Johnston Ridge Observatory is located approximately 70 miles north of Portland, OR. It is found within the Gifford Pinchot National Forest. This monument was set aside for research, fun and education. Inside the observatory, you will find amazing geological finds and even a “make-your-own-earthquake” machine (a kids favorite!).
Johnston Ridge Observatory is located at the end of State Highway 504; 52 miles east of Castle Rock, WA. The observatory is in the heart of the blast zone offering an amazing view into the side of Mount St. Helen’s that blasted away. The observatory is located on the WEST side of the mountain. There are additional visitor centers on the East and South sides of the volcano.
The parking lot is easy to find and has ample room. The walk up to the observatory is wheelchair friendly. You will even have the chance to walk the wheelchair accessible trail that explores the mudflow covered canyons, leading to a waterfall plunging over an ancient lava flow.
At the overlook you will find an AMAZING view of Mount St. Helen’s. There’s so much to see! My kids stood at this overlook far longer than I thought because there is so much to see between the mountain, broken trees and mudflows. Bring a camera to zoom in for some extra fun!
If you have a Golden Age Pass OR if your 4th grade earned their free pass, you’ll gain entrance to the observatory for free!! If you don’t have either of these, the entrance fee is very reasonable at only $8 each.
The one display that I found each kid coming back to over and over again was the display showing that path of the lava and flow. It used multiple colored lights for different aspects of the eruption. So much information and such an interesting way to display its history.
Who doesn’t want to see different types of lava?! And if you have any Minecraft fans, tell them to keep their eyes peeled for some ore that they may recognize!
Without question, this display was my favorite. This tree was snapped in half by Mount St. Helen’s violent eruption. The observatory was built around this tree. That’s right! This tree is in the exact same place it was during the eruption. This is the outcome of its full force and it is completely surreal to see this up close.
At the paper drum seismograph, the kids can run and jump, causing their own earthquakes.
Don’t forget to find some time to visit the theater. They play a few different selections of movies. We were able to attend a show explanation how wildlife and nature flourished after the eruption. All it takes is a little bit of patience. Click here to see some additional displays in the observatory.
Even the walk back to the car isn’t boring. At first glance it doesn’t seem like there’s anything interesting to see, but if you study the mountains in the background, you’ll notice that they are still covered with broken toothpick trees destroyed during the blast.

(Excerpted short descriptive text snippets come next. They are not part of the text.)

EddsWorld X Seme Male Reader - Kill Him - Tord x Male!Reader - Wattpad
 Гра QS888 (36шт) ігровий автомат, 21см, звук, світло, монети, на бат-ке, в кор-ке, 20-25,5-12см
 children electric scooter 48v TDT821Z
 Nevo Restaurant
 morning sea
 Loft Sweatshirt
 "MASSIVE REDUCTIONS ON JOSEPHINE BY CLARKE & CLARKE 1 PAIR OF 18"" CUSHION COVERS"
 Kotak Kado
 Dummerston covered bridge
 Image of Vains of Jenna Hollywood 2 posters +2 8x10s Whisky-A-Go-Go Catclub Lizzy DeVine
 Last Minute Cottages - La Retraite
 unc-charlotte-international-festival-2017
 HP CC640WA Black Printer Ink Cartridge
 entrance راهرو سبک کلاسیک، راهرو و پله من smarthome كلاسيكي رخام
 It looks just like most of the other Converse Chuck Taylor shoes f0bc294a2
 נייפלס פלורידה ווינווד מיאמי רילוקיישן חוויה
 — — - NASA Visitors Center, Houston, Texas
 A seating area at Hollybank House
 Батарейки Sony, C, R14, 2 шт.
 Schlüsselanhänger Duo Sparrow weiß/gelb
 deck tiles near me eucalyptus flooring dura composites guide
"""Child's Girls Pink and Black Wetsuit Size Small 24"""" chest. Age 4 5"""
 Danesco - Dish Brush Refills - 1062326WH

Along with the observatory visit, there are additional hikes that you can do. We did not have the time to take these adventures, so we would love for you to share your photos and experience!
Johnston Ridge Hike (NOT family friendly — starting point at Hummocks Trailhead) – 10.4 miles in/out
Want to turn this fun into a summer camp?! You can! Mount St. Helen’s Institute offers a variety of summer camps. One of which is a Family Adventure Camp. Sessions are in July and August. Pricing is approximately $80 per camper. Kids 4 years and younger can attend at no additional charge. Click here for more information.
THINGS TO REMEMBER:
- Observatory is open Mid-May through June, 10am – 6pm
- $8 entrance fee (unless you have a 4th grader!)
- Wheelchair accessible
- Drive I-5 north to Exit 49 for Highway 504E, Toutle and Castle Rock.
- Turn right after exiting and drive 43.1 miles on 504E through Castle Rock, Silver Lake and Toutle.
- At a junction, bear right for Coldwater Lake and Johnston Ridge Observatory. Descend, and follow the highway 8.8 miles as it ascends again to the end of the highway at the Johnston Ridge Observatory.